What you have to do:
Reproduce verbatim the portion of the listing that runs from the line containing "(x=263, y=120) |" up to and including the line containing "3. [148,151]".

%%

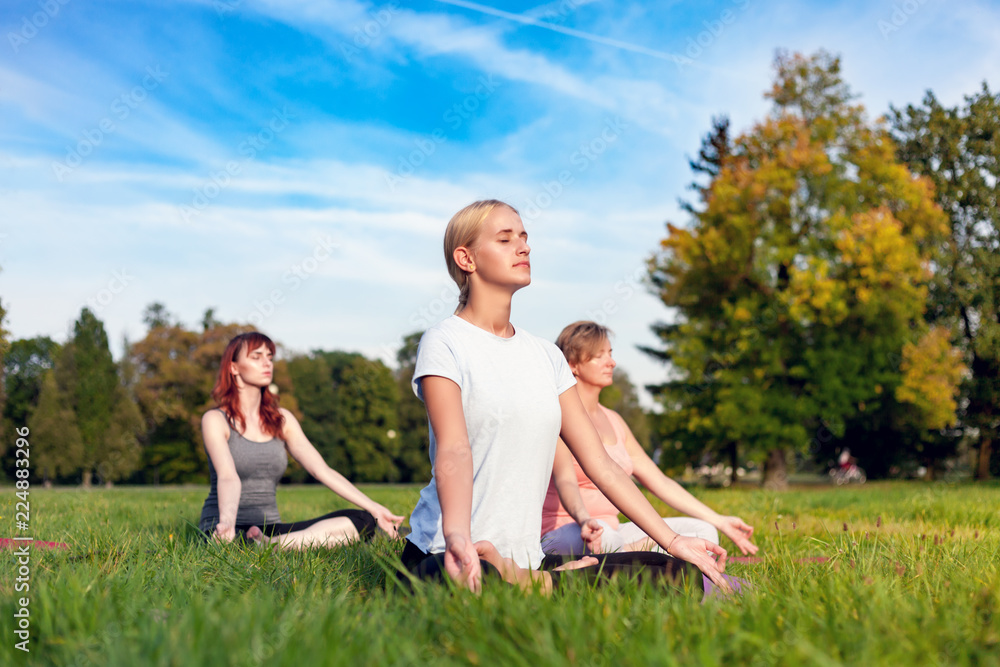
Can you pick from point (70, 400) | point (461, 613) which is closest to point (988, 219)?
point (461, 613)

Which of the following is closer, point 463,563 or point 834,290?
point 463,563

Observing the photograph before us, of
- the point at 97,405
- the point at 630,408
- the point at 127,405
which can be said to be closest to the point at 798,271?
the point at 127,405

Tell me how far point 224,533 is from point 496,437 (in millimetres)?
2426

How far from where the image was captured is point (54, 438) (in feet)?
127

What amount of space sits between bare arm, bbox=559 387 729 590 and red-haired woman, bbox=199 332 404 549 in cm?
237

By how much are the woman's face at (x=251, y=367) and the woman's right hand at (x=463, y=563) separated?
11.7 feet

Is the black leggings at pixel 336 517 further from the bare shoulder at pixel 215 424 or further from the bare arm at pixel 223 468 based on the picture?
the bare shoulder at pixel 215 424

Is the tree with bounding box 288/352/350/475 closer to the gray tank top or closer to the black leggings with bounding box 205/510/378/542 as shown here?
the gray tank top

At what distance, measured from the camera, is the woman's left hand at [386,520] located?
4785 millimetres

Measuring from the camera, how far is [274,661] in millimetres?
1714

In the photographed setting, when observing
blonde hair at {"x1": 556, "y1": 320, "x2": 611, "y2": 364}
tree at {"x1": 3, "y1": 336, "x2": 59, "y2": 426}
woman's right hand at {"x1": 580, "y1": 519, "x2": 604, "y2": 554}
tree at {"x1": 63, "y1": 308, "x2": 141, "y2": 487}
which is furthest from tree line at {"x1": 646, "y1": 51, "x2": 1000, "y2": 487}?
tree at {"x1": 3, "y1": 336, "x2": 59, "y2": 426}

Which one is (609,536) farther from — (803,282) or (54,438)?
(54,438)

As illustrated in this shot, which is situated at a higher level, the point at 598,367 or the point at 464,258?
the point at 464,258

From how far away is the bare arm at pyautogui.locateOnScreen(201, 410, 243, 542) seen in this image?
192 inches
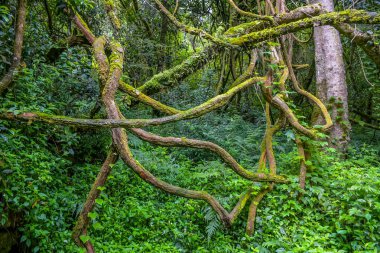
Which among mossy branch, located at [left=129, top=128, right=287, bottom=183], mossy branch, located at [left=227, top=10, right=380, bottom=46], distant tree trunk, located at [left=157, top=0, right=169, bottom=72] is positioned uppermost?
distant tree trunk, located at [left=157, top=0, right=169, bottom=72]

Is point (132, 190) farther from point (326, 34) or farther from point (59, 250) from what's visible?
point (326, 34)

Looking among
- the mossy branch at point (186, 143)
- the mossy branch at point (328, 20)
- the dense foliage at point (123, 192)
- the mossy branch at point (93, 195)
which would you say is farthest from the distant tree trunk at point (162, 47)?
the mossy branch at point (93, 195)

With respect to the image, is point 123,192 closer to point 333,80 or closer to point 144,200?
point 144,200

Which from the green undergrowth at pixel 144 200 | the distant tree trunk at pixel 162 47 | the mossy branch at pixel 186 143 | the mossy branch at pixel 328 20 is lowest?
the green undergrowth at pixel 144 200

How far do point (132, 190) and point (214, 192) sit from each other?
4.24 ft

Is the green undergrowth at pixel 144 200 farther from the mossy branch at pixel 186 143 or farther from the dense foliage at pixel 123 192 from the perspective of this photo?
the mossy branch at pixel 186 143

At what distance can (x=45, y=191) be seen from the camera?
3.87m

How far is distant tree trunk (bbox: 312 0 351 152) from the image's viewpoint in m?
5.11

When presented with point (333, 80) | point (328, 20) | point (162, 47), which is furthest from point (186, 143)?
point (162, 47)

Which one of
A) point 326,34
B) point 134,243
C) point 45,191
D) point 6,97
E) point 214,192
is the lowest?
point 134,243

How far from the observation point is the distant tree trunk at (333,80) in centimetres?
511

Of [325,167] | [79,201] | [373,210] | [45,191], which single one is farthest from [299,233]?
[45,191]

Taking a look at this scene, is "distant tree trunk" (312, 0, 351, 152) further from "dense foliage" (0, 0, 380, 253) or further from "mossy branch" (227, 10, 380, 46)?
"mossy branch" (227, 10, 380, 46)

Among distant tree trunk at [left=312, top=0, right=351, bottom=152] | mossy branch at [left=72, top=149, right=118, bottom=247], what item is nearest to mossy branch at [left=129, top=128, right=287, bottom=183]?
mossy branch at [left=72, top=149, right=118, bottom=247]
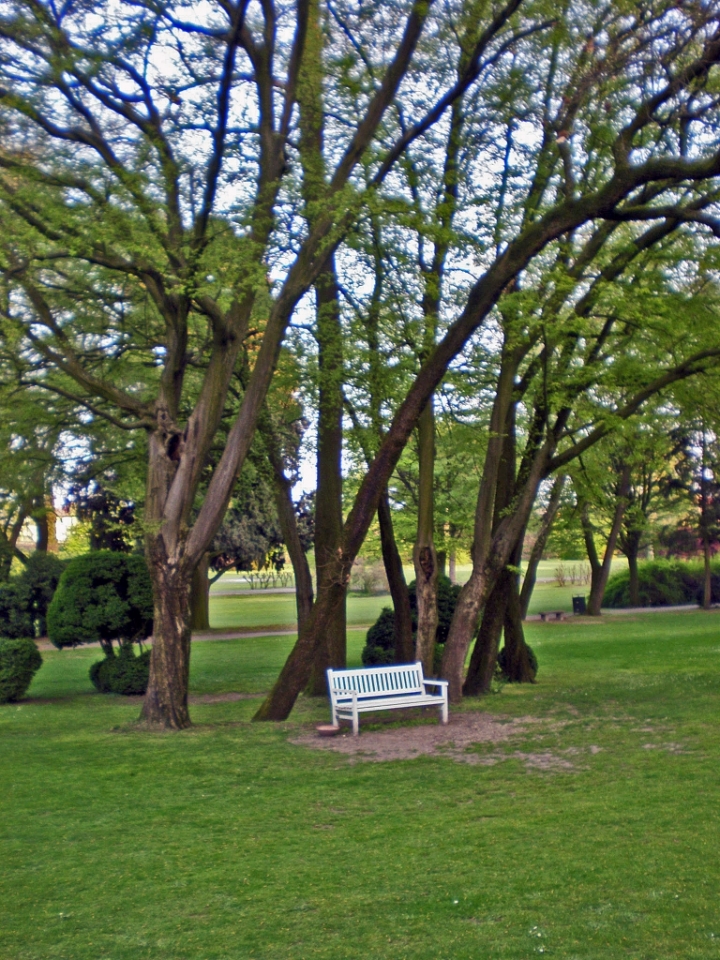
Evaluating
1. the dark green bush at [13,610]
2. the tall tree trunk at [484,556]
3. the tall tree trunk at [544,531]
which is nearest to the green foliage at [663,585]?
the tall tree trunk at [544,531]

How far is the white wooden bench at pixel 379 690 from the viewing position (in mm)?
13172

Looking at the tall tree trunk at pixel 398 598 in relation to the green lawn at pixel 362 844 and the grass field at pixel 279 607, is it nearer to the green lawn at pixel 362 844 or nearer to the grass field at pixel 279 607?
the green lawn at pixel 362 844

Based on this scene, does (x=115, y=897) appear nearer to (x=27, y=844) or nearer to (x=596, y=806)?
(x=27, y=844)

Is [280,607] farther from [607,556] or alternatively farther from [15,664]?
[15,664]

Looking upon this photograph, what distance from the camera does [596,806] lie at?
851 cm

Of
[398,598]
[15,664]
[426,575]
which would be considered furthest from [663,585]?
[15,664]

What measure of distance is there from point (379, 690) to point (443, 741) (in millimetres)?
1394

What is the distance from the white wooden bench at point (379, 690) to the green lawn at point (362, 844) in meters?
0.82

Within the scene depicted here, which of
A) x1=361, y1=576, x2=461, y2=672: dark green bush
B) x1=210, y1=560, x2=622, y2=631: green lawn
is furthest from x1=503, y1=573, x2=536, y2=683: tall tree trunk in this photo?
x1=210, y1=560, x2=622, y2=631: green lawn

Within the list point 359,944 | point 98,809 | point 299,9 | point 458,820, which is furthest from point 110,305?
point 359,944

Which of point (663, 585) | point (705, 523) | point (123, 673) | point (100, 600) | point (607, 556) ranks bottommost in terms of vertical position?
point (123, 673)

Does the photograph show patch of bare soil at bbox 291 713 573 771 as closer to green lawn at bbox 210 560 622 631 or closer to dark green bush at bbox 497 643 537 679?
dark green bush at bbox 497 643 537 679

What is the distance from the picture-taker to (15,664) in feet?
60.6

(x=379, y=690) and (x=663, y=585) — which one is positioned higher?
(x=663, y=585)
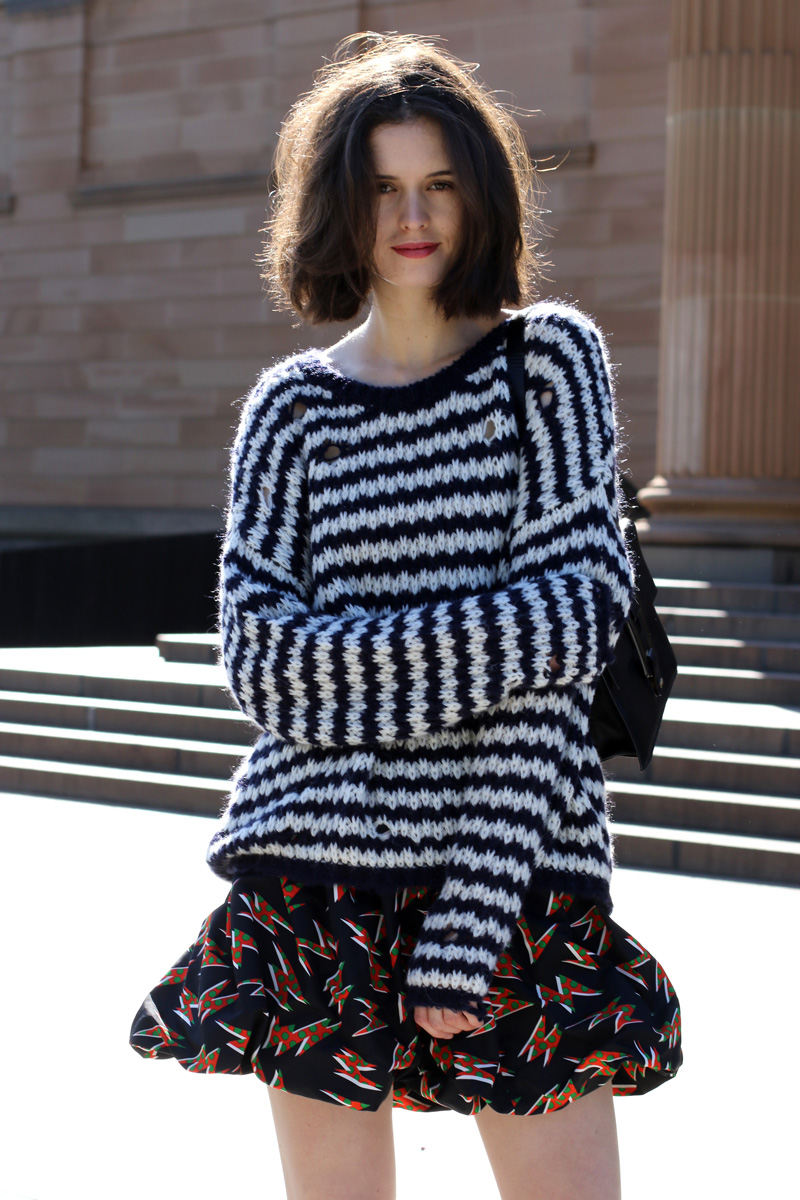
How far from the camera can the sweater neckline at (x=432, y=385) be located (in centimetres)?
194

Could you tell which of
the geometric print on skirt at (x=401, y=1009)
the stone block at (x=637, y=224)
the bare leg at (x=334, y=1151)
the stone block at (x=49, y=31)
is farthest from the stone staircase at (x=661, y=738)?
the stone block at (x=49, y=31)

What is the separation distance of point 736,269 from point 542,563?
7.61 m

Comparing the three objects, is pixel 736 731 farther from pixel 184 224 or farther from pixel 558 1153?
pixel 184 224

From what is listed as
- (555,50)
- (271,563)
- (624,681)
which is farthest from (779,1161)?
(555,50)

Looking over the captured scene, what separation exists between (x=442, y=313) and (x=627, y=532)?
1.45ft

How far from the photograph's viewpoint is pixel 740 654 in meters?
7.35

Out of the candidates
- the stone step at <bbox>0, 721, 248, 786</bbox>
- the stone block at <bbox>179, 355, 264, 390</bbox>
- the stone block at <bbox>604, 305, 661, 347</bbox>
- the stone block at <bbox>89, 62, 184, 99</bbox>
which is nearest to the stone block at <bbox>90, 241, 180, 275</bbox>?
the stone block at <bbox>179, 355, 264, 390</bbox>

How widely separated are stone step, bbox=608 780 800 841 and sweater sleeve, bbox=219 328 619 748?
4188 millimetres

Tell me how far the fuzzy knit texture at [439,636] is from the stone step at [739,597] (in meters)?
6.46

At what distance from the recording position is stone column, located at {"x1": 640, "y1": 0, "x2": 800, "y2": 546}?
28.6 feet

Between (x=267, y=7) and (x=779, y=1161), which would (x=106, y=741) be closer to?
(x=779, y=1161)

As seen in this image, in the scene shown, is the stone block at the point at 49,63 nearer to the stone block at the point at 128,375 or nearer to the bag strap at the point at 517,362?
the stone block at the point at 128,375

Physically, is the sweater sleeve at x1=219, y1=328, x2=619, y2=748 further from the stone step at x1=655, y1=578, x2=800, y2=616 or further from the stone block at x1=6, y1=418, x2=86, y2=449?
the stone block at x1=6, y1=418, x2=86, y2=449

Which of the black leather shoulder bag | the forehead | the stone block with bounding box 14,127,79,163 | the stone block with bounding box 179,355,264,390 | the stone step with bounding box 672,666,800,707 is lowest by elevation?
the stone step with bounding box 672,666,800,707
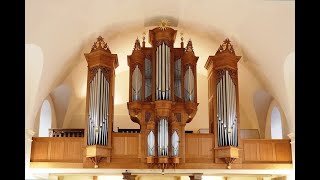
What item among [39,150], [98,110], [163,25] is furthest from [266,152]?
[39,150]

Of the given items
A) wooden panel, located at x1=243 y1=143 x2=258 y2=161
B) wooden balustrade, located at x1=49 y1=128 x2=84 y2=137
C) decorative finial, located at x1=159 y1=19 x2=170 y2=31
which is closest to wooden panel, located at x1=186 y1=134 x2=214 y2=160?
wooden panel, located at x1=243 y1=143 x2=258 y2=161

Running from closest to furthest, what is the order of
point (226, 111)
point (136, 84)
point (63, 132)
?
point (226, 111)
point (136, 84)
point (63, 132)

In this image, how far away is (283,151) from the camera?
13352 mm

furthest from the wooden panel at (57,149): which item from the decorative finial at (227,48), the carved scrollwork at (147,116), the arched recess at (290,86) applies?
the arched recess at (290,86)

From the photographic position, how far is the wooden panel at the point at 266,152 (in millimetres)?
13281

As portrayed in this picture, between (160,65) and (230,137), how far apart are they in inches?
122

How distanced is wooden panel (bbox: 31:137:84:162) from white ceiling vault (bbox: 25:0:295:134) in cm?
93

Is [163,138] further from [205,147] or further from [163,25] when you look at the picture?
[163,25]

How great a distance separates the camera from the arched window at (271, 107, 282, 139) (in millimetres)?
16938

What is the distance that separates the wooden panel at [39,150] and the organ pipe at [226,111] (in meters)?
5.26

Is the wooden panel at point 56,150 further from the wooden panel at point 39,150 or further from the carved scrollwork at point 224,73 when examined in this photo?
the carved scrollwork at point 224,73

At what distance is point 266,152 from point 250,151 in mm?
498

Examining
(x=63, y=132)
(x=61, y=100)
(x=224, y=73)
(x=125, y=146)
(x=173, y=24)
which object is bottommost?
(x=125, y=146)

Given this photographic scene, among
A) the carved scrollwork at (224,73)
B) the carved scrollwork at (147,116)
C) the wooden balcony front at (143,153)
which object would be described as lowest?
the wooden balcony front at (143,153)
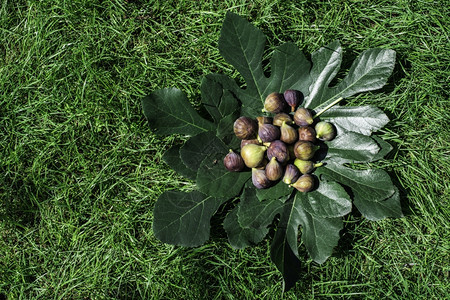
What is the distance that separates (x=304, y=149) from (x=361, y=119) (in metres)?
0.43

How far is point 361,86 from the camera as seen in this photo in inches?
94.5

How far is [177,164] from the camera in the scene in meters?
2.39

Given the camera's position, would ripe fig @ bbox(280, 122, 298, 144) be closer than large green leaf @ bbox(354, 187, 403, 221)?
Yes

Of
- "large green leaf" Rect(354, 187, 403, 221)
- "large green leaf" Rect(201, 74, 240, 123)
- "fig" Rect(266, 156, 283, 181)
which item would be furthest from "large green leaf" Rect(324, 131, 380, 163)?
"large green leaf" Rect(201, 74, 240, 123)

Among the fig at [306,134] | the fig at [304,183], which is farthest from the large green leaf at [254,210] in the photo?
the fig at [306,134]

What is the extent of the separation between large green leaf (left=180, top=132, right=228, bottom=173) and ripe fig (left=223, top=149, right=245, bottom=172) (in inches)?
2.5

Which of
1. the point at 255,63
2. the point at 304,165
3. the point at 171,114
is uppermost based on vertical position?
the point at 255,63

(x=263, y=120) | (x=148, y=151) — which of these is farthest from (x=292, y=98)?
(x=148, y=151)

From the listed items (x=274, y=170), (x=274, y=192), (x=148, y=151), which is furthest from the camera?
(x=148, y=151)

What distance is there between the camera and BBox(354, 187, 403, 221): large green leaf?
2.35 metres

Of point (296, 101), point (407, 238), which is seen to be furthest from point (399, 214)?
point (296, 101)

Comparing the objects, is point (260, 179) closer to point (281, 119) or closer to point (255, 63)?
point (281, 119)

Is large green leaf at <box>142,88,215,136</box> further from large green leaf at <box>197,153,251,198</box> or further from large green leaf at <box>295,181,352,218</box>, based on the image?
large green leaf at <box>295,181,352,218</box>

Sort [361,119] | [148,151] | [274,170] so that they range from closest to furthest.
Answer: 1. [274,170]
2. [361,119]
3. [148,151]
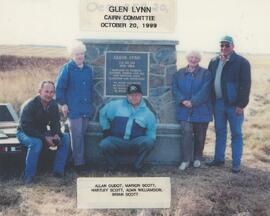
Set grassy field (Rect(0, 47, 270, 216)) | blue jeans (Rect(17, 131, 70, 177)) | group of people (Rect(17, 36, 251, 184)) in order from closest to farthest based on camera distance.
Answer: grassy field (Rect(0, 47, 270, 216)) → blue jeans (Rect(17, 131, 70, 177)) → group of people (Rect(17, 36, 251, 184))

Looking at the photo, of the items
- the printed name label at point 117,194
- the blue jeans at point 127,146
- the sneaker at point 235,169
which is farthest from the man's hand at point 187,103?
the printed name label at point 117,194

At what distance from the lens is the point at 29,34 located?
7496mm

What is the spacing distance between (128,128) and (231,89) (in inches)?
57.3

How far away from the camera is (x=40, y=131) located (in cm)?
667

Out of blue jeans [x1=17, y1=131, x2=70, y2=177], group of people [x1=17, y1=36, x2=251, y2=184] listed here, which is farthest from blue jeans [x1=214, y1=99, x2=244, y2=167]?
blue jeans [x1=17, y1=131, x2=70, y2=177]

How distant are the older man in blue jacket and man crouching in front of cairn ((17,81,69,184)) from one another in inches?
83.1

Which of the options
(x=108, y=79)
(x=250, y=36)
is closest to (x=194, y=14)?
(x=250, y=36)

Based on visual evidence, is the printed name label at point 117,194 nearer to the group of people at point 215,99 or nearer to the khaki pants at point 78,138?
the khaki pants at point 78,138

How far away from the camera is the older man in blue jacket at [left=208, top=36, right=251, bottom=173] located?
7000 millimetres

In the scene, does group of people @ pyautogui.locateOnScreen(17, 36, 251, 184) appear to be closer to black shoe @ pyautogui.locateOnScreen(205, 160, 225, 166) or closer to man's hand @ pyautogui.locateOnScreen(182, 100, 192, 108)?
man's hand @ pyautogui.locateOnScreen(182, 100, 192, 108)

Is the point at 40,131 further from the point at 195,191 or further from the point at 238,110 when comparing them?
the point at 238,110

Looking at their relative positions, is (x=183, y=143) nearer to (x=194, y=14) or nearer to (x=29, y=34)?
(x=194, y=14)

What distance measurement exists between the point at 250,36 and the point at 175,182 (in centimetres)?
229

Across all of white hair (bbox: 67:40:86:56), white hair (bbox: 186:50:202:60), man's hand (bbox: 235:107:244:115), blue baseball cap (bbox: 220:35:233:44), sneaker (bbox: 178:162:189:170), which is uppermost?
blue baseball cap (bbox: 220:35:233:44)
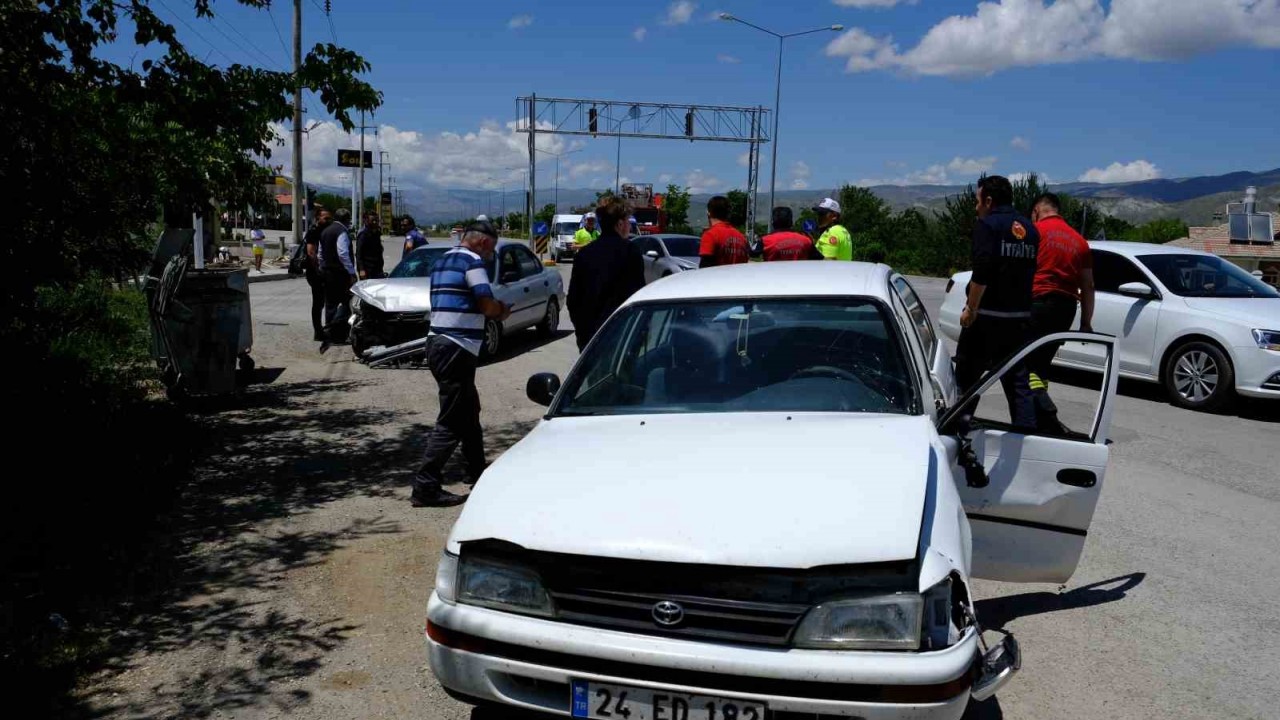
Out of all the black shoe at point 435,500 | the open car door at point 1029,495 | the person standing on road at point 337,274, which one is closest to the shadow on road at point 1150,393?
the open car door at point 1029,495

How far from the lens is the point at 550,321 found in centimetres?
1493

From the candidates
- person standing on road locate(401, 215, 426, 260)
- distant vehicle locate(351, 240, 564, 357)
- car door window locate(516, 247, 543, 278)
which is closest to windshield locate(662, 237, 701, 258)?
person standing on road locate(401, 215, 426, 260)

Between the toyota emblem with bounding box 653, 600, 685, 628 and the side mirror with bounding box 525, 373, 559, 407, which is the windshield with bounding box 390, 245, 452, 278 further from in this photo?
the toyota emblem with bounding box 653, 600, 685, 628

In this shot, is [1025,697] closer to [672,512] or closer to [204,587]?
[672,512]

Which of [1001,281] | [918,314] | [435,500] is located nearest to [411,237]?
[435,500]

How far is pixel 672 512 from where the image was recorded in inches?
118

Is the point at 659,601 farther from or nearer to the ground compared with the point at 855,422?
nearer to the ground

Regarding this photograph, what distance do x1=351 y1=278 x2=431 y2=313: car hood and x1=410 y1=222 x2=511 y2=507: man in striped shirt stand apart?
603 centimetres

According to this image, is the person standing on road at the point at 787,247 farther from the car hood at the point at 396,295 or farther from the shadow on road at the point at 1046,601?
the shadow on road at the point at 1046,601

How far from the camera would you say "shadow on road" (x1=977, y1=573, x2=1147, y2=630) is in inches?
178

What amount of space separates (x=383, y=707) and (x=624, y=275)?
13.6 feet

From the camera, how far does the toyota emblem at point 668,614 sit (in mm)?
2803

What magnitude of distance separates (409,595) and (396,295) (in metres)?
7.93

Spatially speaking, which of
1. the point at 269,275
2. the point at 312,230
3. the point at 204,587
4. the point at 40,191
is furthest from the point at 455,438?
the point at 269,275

%%

Solution for this task:
(x=263, y=120) | (x=148, y=151) — which of these is farthest from (x=292, y=98)?
(x=148, y=151)

From the listed items (x=274, y=170), (x=274, y=192), (x=148, y=151), which is furthest from the camera?
(x=148, y=151)

What distance is there between the camera and BBox(354, 187, 403, 221): large green leaf?
2.35 metres

Of point (296, 101), point (407, 238), which is seen to be furthest from point (399, 214)?
point (296, 101)

Comparing the objects, is point (260, 179) closer to point (281, 119) or closer to point (255, 63)?
point (281, 119)

Is large green leaf at <box>142,88,215,136</box> further from large green leaf at <box>197,153,251,198</box> or further from large green leaf at <box>295,181,352,218</box>, based on the image?
large green leaf at <box>295,181,352,218</box>

Sort [361,119] | [148,151] | [274,170] so that they range from closest to furthest.
Answer: 1. [274,170]
2. [361,119]
3. [148,151]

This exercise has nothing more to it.